What have you learned about yourself or the political process since you became a candidate or have been an elected official?

 

Since I launched my campaign on February 7, 2018, I learned that campaigns take an enormous amount of time, energy and discipline, especially apparent when you are working full time like I am.  If you have a dedicated and organized team that believes in your goals, like I do, then you have more than enough to keep you going when you are tired or discouraged.  I’ve learned that all people, regardless of party or platform, who have put themselves and their ideas on the line to run for office, and by proxy have exposed their families to scrutiny and sometimes ridicule, deserve the utmost respect.
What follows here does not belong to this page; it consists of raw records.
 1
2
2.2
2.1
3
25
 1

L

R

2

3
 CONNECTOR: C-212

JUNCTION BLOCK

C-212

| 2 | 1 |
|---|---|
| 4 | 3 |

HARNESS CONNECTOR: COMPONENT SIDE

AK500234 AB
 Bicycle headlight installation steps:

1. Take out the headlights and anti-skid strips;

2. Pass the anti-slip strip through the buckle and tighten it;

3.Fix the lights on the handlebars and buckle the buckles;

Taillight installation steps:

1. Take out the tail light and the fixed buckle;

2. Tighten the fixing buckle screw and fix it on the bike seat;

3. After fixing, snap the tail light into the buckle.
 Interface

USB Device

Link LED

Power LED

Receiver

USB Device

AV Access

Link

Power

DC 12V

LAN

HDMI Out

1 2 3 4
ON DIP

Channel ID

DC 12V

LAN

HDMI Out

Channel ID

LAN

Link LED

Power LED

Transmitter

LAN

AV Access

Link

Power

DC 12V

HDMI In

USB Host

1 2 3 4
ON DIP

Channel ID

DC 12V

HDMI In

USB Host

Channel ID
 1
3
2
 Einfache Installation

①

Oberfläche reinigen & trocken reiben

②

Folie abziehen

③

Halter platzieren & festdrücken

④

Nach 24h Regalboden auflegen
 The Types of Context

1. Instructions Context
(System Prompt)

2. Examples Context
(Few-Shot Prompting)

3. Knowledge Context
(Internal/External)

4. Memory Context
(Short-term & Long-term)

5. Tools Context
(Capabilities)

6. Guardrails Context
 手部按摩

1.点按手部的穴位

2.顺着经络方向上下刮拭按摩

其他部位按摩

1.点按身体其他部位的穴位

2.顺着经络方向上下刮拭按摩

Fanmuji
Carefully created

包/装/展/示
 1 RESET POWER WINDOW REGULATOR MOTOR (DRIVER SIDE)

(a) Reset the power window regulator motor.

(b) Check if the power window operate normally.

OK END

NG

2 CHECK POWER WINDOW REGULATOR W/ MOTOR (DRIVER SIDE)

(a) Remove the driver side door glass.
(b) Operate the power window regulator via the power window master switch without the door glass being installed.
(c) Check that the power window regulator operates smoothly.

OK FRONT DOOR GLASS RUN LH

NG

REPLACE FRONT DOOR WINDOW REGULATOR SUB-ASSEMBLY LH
I have always been able to advocate for health care issues with federal and state legislators who fundamentally disagree with me, and to keep our conversations educational and civil -- and now I have even more respect for all they did to win their seat at the table.  I recommend that the MD General Assembly web page provide a candidate tab for all candidates from every party as a central location for links and voter education.  There is a tremendous amount of redundancy with groups and expenses required “to reach voters.” If voters had one place that MD advertised, it would save money and time for candidates.  Further, early endorsements do a disservice to the electoral process.  Candidates that are endorsed before the candidate filing deadline are not fully vetted against the field and therefore it is dishonest to the voters.  Voters should know that before following endorsements when leadership did not do their due diligence. 

 

Specifically, how will you keep your constituents informed about the issues facing the county and the state?

 

I will use all the media platforms I am using now for our campaign, including Facebook, Twitter, Instagram, emails, online community forums and newspaper articles to solicit and communicate ideas and to learn about issues.  If elected I will host coordinated town hall community meetings to listen and to discuss the issues directly with my constituents, and I will regularly attend community association meetings to hear from them first hand.  I plan to send end of session letters to constituents highlighting legislation I sponsored and helped to pass, and I will also be available for individual appointments year round in my Annapolis Office.   Public service is a public trust.